Undergrounding is more expensive, since the cost of burying cables at transmission voltages is several times greater than overhead power lines, and the life-cycle cost of an underground power cable is two to four times the cost of an overhead power line. Above-ground lines cost around $10 per foot and underground lines cost in the range of $20 to $40 per foot.[7] In highly urbanized areas, the cost of underground transmission can be 10–14 times as expensive as overhead.[8] However, these calculations may neglect the cost of power interruptions. The lifetime cost difference is smaller for lower-voltage distribution networks, on the range of 12-28% higher than overhead lines of equivalent voltage.

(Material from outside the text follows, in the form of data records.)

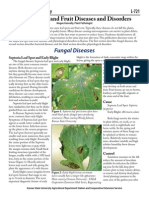 Tomato Fruit Diseases Disorders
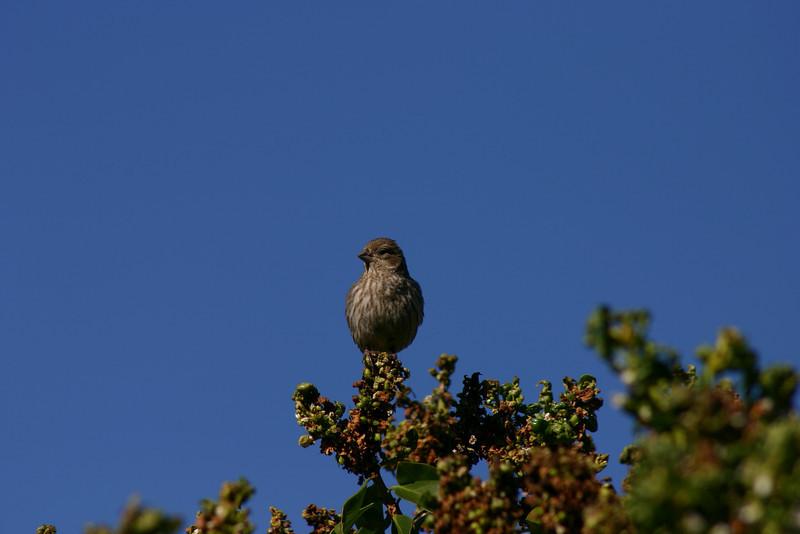 Birds028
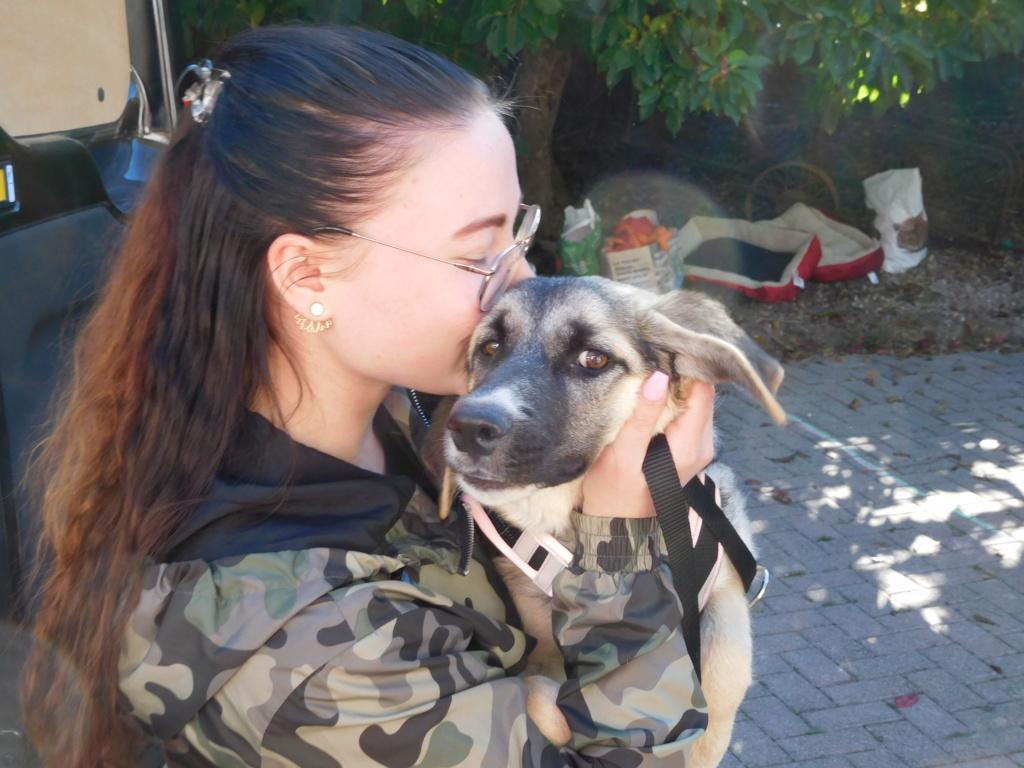 Era (ex-Fergie) - femelle - Târgu Frumos - réservée adoption (57) Dscn4815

This particular canary in the coal mine is dead—we can see the consequences of inaction—fires and blackouts are already becoming commonplace and we must take notice. It’s past time to bury our utility lines. We cannot put the price of the future on layaway. We have to pay it now or be disconnected from the electric grid on a yearly basis. Alternatively, we could leave the state entirely but every year the impact will expand farther and farther; eventually, we will run out of places to go.

The electric wires were not the only possible triggers that were removed. Cigarette smoking bans followed:

Gov. Gavin Newsom on Friday did what two of his predecessors refused to do: He prohibited smoking and vaping in most areas of California state parks and beaches.

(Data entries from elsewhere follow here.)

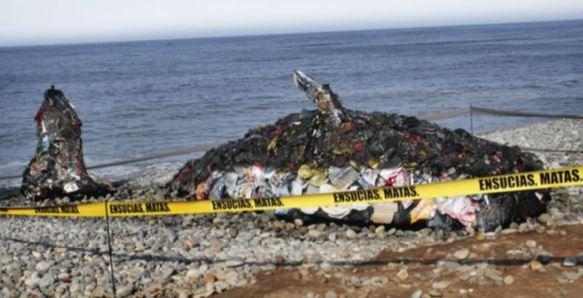 Умерший кит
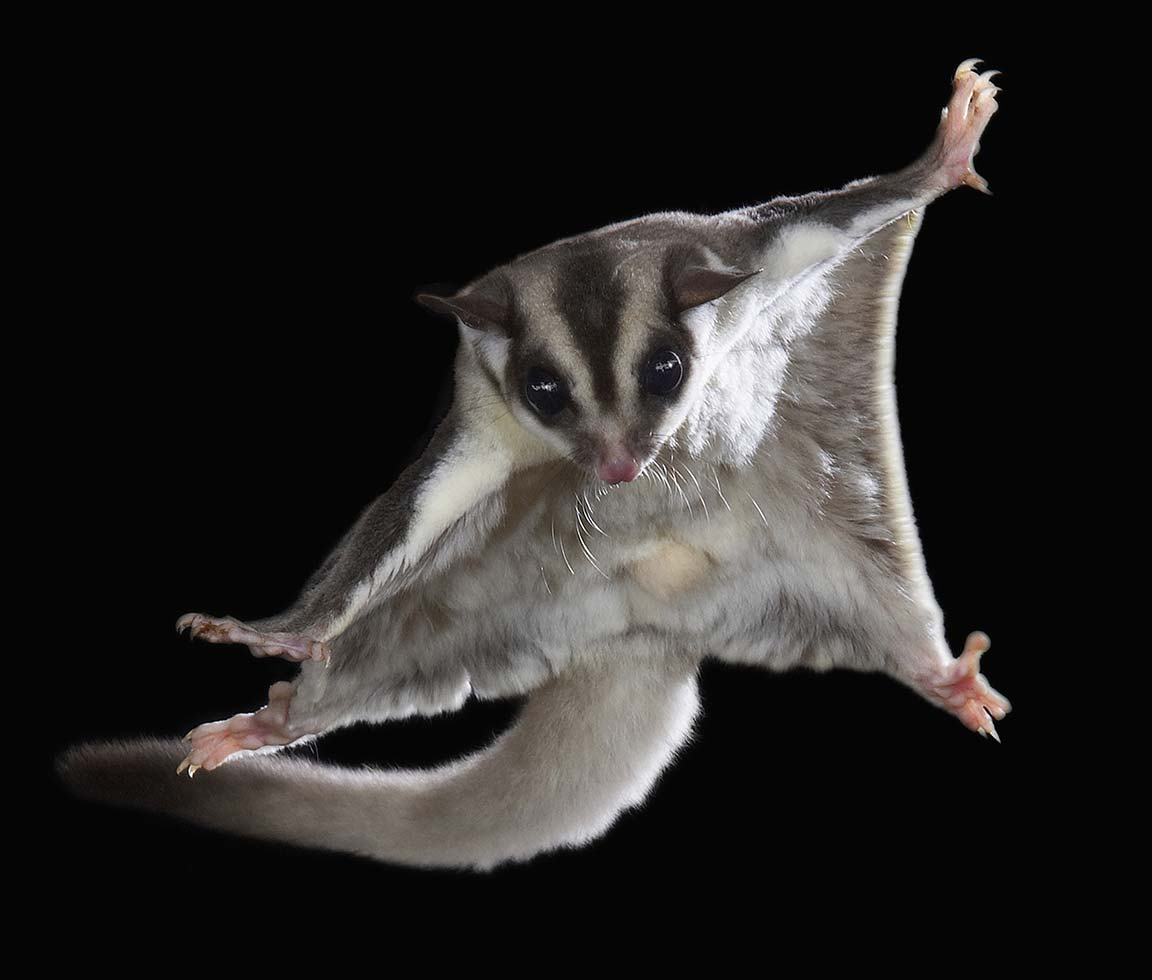 Sugar glider. Photo: Joe McDonald, Visuals Unlimited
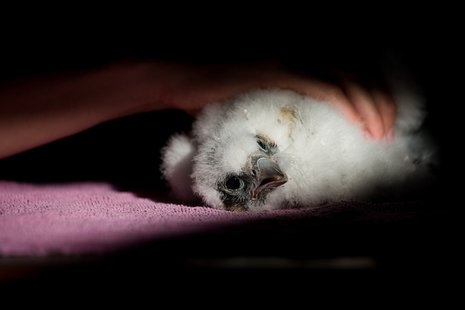 A peregrine falcon chick is banded and examined on May 28, by Indiana Department of Natural Resources Division of Fish and Wildlife officials.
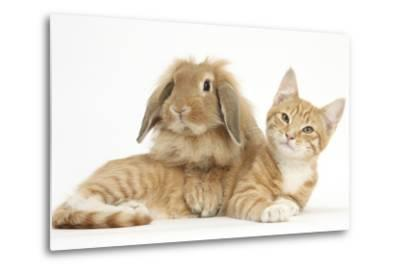 Ginger Kitten with Sandy Lionhead-Lop Rabbit-Mark Taylor-Metal Print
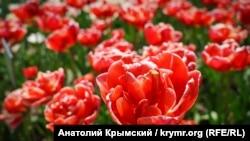На параде только тюльпаны: в Никитском ботcаду открылась выставка цветов (фотогалерея)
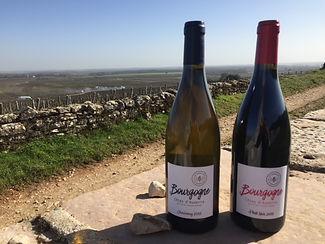 Bourgogne Côtes d'Auxerre Domaine d'Edou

People caught using cigarettes, cigars, pipes or electronic cigarettes will face a fine of up to $25 under a bill signed by the governor and authored by state Sen. Steve Glazer (D-Orinda), who cited the public risk of exposure to chemicals in tobacco smoke.

While this measure is laudable both from a public health and a fire risk perspective, it will ultimately be futile with regards to the latter. Once a critical mass of burnable countryside accumulates, it is almost impossible to prevent the devastating fires by trying to eliminate possible triggers. Like the neutrons in fissionable uranium, sooner or later they will show up in some form or another.

Insurance companies make money by predicting the future and gauging the likelihood of various disasters. But they also have to pay out when something actually goes wrong. Some of these companies started to cancel insurance policies in locations that are now obviously susceptible to accelerating risk from the strong negative impacts of climate change. California quickly outlawed this practice but, “government regulators are struggling with their own conundrum: They must balance the need to protect consumers from high insurance rates with the need to keep insurance companies from going out of business entirely.”

The message: insurance companies must bear the cost of the impacts of climate change. Those companies that don’t want to carry a similar burden to that PG&E is under now have an option—leave the state completely and relocate to an environment with less risk (and most likely less reward).

The World Meteorological Organization (WMO) published the “WMO Provisional Statement on the State of the Global Climate in 2019” : the climate change impacts that are the primary causes for the high temperature and droughts that exacerbate the massive fires are accelerating:

More devastating fires in California. Persistent drought in the Southwest. Record flooding in Europe and Africa. A heat wave, of all things, in Greenland.”

Climate change and its effects are accelerating, with climate related disasters piling up, season after season.

“Things are getting worse,” said Petteri Taalas, Secretary General of the World Meteorological Organization, which on Tuesday issued its annual state of the global climate report, concluding a decade of what it called exceptional global heat. “It’s more urgent than ever to proceed with mitigation.”

But reducing greenhouse gas emissions to fight climate change will require drastic measures, Dr. Taalas said. “The only solution is to get rid of fossil fuels in power production, industry and transportation,” he said.

California is not unique in its responsibility to try to mitigate the impacts of climate change. We all have to do it and do it now. In the next series of blogs I will try to summarize how our outlooks on the economic consequences of the deteriorating climate are changing.